As a matter of fact, even if insufficient to assume that the process of dying is completed, prolonged absence of circulation in a DNR patient is a clinically and scientifically useful point of no return in such a process, which can be used to guide moral and social decisions and legal norms. Once that effective circulation has ceased but is still easily reversible and all vital organs are dying but still viable, the patient’s vital condition is impossible to determine as an absolute value as it is quite out of our traditional concepts of life and death [4]. Such a condition is something between, a highly unstable state in which the donor is neither alive (as life is normally considered) nor surely yet dead (as death is currently defined). If this is true, a definition cannot be a substitute for knowledge [15], especially if such a definition is scientifically untenable and morally questionable. Furthermore, it is likely that the moment when the patient crosses the line from prognosis of imminent death to the diagnosis of completed death might be too late for the needs of transplantation.

Thus, this is the reality of facts: we cannot identify the moment of established death. What we can identify is a moment in the process of dying of DNR patients in which the process, although not yet completed to established death (as it is still easily reversible), is sufficiently advanced to permit the retrieval of viable and functioning vital organs from consenting patients. Why should we persist pretending that donors in DCD protocols are surely biologically dead (the process of dying is completed)? Would not an open explanation of the reality of such protocols be easier and better? Why do we believe lay people are not clever enough to understand the reality of DCD?

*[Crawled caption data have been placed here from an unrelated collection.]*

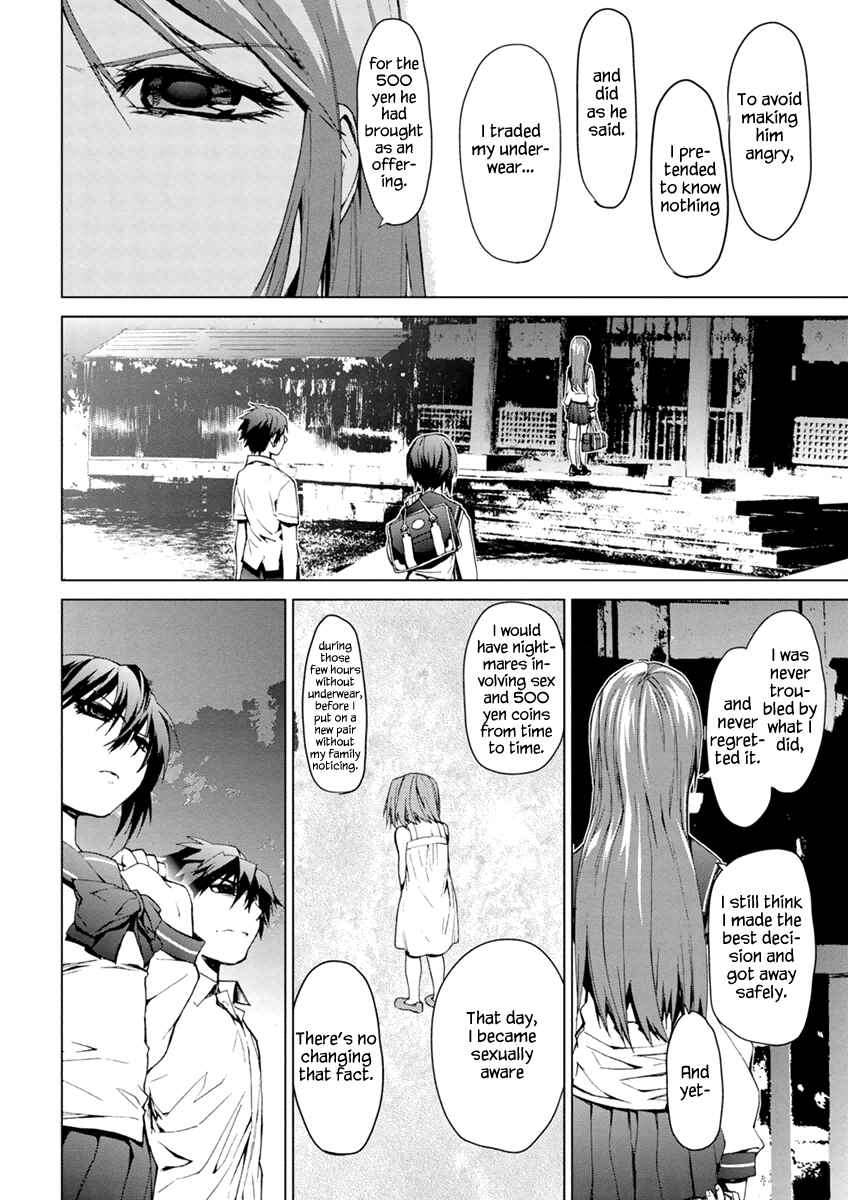Page 8 Chapter 5.3 Vulgar Spirit Monophobia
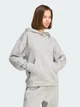 Худи женское Adidas All Szn Holiday Glitter Fleece JV5757 M Серое (4068808679572) - изображение 3
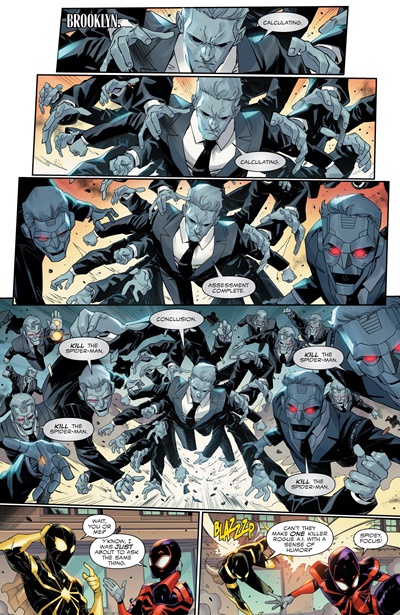 Page #1 from Miles Morales: Spider-Man (2023 series) #42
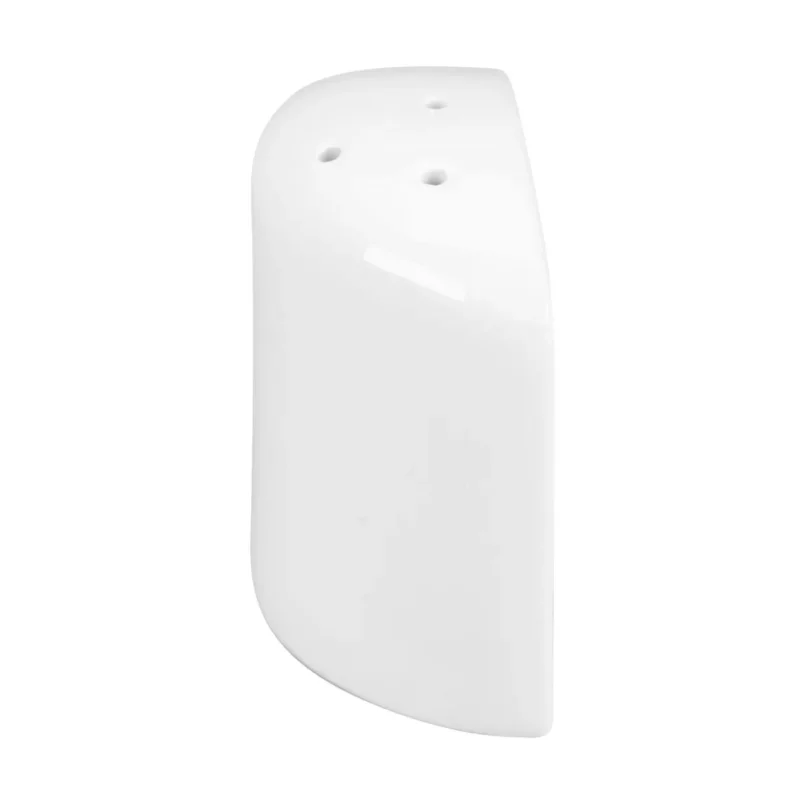 Haute Qualité Salière blanc 2,8x5x5,8 cmCliché Rak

If we speak of “donation after circulatory arrest” (DCA) rather than “donation after cardiac death,” neither death of the cardiac muscle (which can be retrieved for transplantation) nor the completion of the patient’s dying process are assumed. In a legal process sense, then, it would become relatively simple and reasonable to verify two steps: (1) the agreement to implement a DNR order and (2) the acceptance of cessation of the circulation for a suitably agreed upon realistic time frame as the moment for retrieval of vital organs. This would preserve integrity, self determination, public confidence, legal protection and the public’s confidence that the process is being conducted in a transparent way that does not involve medical judgment alone, but also incorporates the patient or his legal representatives and society as well.

Conclusion

We believe that DCD/DCA protocols rest on the definition of a moment (a suitably prolonged absence of circulation in a DNR patient) that—even if does not identify the actual death of the patient (the completion of the process of dying)—is a sufficiently advanced stage in such a process that organ retrieval can be allowed, provided that it had been consensually agreed that disconnecting the ventilator is in that patient’s interest from a clinical and moral point of view and that adequate information and consent are present. We believe that if we call this protocol “donation after circulatory arrest,” the public would easily understand and accept this concept, the law could protect it and regulate it, and the procurement of vital organs (including the heart) would be facilitated and seen to be ethically sound.